Not all intersex people opt for surgery, and many will consider themselves to be intersex rather than male or female. While trans issues are different from intersex issues, intersex people who had their gender incorrectly prescribed at birth may decide to transition to the gender with which they identify later in life.
Appendix B - Transition process
The chart below provides an overview of a typical transition and may prove useful for those managing or representing staff or students throughout the process whether it involves medical intervention or social orientation. It is important to note that every individual’s situation will vary depending on a wide range of factors that can come into play.
- A person identifies that their attributed gender is not consistent with their gender identity.
- The person is diagnosed with gender dysphoria.

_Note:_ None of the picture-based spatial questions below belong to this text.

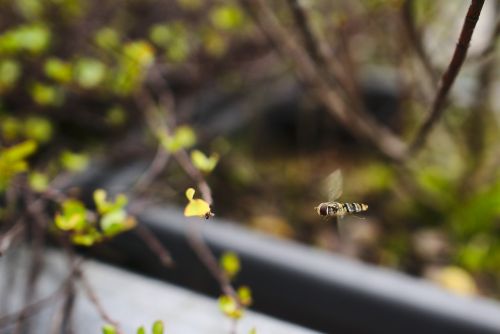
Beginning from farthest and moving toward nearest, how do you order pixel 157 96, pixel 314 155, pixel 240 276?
pixel 314 155 < pixel 157 96 < pixel 240 276

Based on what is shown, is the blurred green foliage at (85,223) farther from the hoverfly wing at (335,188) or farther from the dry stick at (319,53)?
the dry stick at (319,53)

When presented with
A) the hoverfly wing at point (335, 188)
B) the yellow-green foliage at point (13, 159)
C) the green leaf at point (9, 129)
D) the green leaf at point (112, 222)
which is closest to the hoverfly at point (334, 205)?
the hoverfly wing at point (335, 188)

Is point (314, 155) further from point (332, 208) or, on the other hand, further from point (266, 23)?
point (332, 208)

- The person informs their institution that they want to transition to their preferred gender and will commence a real-life experience.

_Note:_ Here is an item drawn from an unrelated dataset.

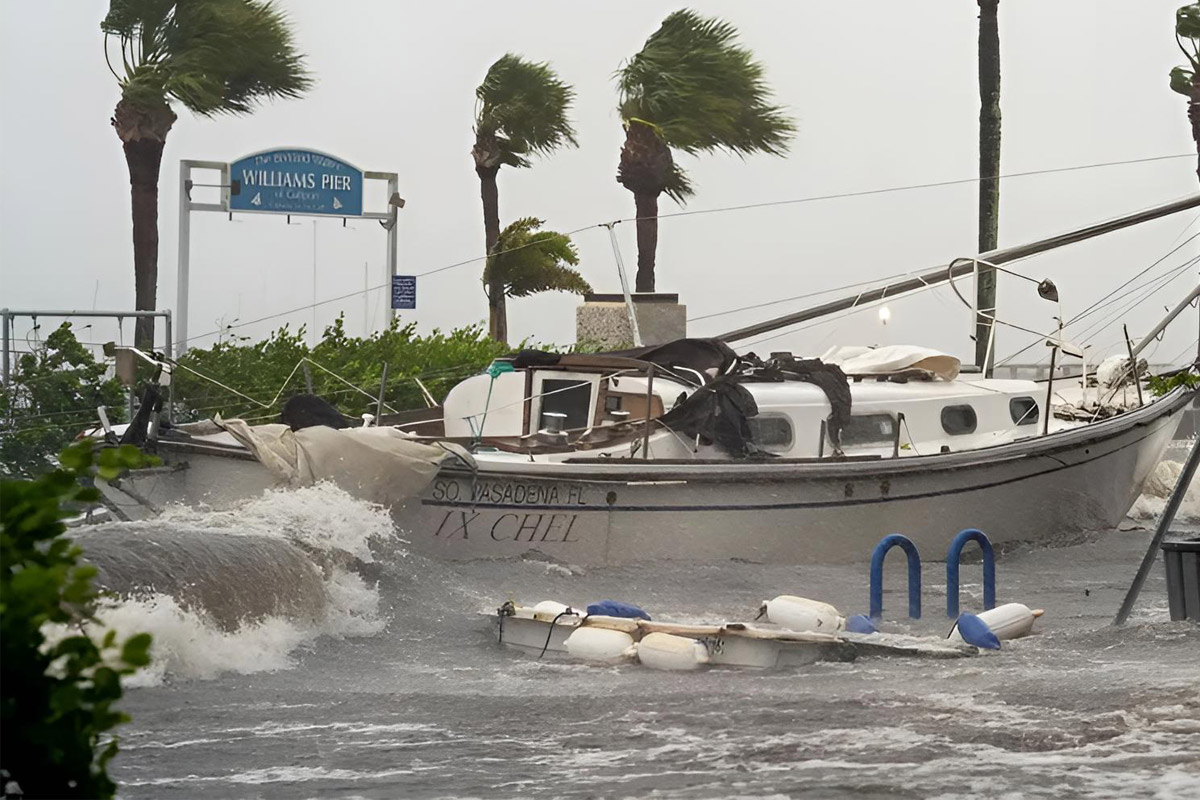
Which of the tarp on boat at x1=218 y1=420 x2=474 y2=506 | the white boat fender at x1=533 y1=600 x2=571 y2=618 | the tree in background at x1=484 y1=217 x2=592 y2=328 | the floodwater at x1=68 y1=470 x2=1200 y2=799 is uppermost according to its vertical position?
the tree in background at x1=484 y1=217 x2=592 y2=328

- After at least three months, the person begins hormone therapy.
- At the person’s request, the institution updates its records to reflect any name change and their new gender.

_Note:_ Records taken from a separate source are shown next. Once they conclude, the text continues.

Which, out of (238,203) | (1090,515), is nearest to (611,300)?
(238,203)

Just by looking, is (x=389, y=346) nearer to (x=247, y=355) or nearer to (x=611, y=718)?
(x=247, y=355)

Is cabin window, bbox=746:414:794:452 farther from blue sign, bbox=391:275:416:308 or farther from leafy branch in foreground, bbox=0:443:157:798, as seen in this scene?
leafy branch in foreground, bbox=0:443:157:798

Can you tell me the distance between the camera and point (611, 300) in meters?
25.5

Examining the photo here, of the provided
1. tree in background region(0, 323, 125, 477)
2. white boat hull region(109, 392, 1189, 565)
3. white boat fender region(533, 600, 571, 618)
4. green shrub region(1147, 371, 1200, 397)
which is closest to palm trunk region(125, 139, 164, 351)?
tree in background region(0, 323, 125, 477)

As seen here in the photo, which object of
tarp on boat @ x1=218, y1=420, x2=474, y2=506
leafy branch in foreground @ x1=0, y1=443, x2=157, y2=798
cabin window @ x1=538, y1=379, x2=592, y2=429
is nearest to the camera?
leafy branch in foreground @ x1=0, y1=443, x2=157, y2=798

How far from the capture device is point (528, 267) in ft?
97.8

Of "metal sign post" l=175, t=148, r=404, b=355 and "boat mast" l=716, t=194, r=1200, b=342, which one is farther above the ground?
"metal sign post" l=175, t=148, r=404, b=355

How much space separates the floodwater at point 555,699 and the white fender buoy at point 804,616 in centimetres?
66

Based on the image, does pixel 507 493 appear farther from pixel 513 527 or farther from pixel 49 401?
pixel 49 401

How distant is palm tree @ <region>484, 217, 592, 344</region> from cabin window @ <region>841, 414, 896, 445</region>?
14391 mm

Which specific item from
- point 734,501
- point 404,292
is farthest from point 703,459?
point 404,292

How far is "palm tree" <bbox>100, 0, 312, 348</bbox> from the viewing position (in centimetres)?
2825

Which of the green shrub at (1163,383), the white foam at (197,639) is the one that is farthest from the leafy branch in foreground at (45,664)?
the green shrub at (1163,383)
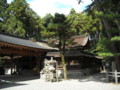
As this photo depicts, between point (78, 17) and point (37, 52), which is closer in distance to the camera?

- A new staff or student file is created and any documents revealing their former name and gender that must be kept (for example, pension records) are marked ‘confidential’.
- If the person is a student and they have changed their name, they are informed that they must legally change their name before a degree certificate can be issued in their new name.
- After at least 12 months, the person may undergo reassignment surgery.
- After two years of living in their chosen gender, whether or not they have undergone surgery, the person applies for a gender recognition certificate.
- A gender recognition certificate is awarded and the person is issued with a new birth certificate.
- The person is now legally recognised in their chosen gender – all documents and references that have not already been changed must now be changed.
- If the person is a staff member who is a member of the institution’s pension scheme, they must send their new birth certificate to the appropriate person to ensure their gender is changed on pension records.
Appendix C - Example of Action Plan to support students transitioning gender
- Does the student feel comfortable continuing with their current course/cohort? Are there any temporary or permanent changes to the student’s experience and obligations which should be considered to support the student? (Consider security aspects.)
- What is the expected timescale of the medical and surgical procedures, if known?
- Is any time off required for medical treatment? If so how will this be dealt with?
- What will the student’s new title and name be?
- When do they wish to start using this name and title? Will there be any phasing?
- When do they wish to start dressing and presenting as their gender identity? Again will this be phased? (This may not necessarily be the same date as above.)
- Are there any dress codes which need to be considered?
- When does the student wish to use toilet and changing facilities appropriate to their gender identity? Please note accessible toilets should not be suggested as an alternative.
- When will the Personal Development Tutor be informed and what records and or systems will need amending? When should other members of academic staff/student support staff be informed, and how should this happen?
- When and how should other students be informed of the transition?
- Is there any education material which could be used?
- When should other University departments/services be advised of the transition? What other University departments need to be made aware? E.g. ENSA, Sports Centre, Accommodation and Residential Staff.
- If any bullying or harassment occurs how will it be dealt with?